Text excerpt.
# # # #

Section 409A provides rules for "subsequent deferral elections" (i.e., elections after compensation has been deferred on a participant’s behalf that change either the time or form of payment). Nonqualified deferred compensation plans have long provided subsequent deferral elections to allow participants an opportunity to make more informed decisions regarding the timing of their plan benefits. There has been great uncertainty regarding how constructive receipt principles applied to subsequent deferral elections due the prohibition against IRS regulation in this area and conflicting principles in the case law. Enactment of Section 409A will now bring much greater certainty to this area.

Section 409A provides three requirements for plans that permit participants to change either the date or form of a payment after an initial deferral election. First, the plan must require that the subsequent deferral election not take effect until at least 12 months after the date on which such election is made. Second, if the subsequent deferral election relates to a distribution to be made on separation from service, a specified time or a change of control, then the payment with respect to which such election is made must be deferred for a period of at least five years from the date the payment would have otherwise been made. Third, if the subsequent deferral election relates to a distribution that otherwise was to be paid at a specified time, then the election must be made at least 12 months before the date of the first scheduled payment.

# # # #

Dataset extract.
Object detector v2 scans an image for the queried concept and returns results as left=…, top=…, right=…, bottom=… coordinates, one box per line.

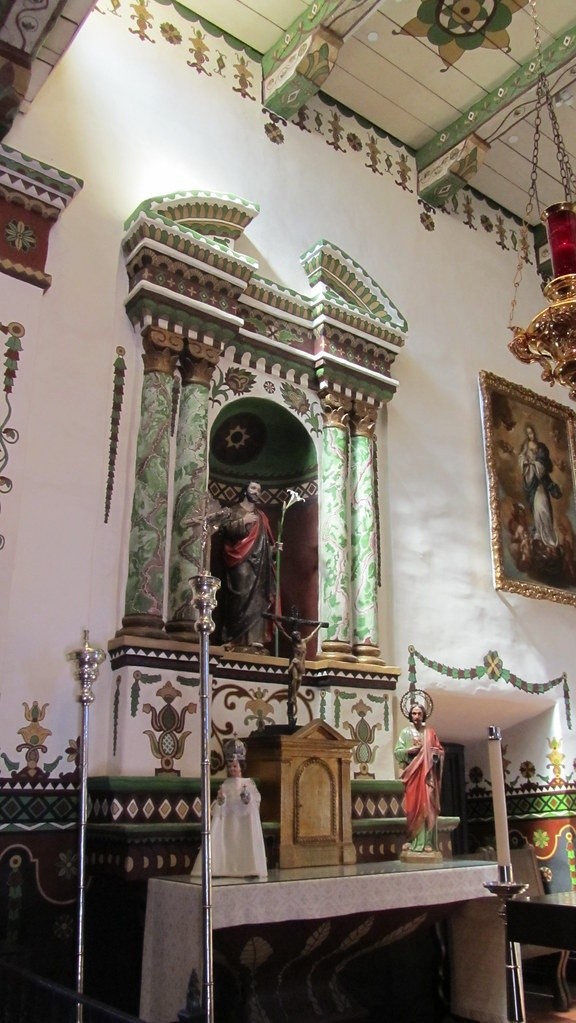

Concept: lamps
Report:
left=503, top=0, right=576, bottom=394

# # # #

Directive.
In the Section 409A excerpt, write out everything from "Section 409A provides rules" down to "to this area." again, substituting "redeferral elections" for "subsequent deferral elections".

Solution for this task.
Section 409A provides rules for "redeferral elections" (i.e., elections after compensation has been deferred on a participant’s behalf that change either the time or form of payment). Nonqualified deferred compensation plans have long provided redeferral elections to allow participants an opportunity to make more informed decisions regarding the timing of their plan benefits. There has been great uncertainty regarding how constructive receipt principles applied to redeferral elections due the prohibition against IRS regulation in this area and conflicting principles in the case law. Enactment of Section 409A will now bring much greater certainty to this area.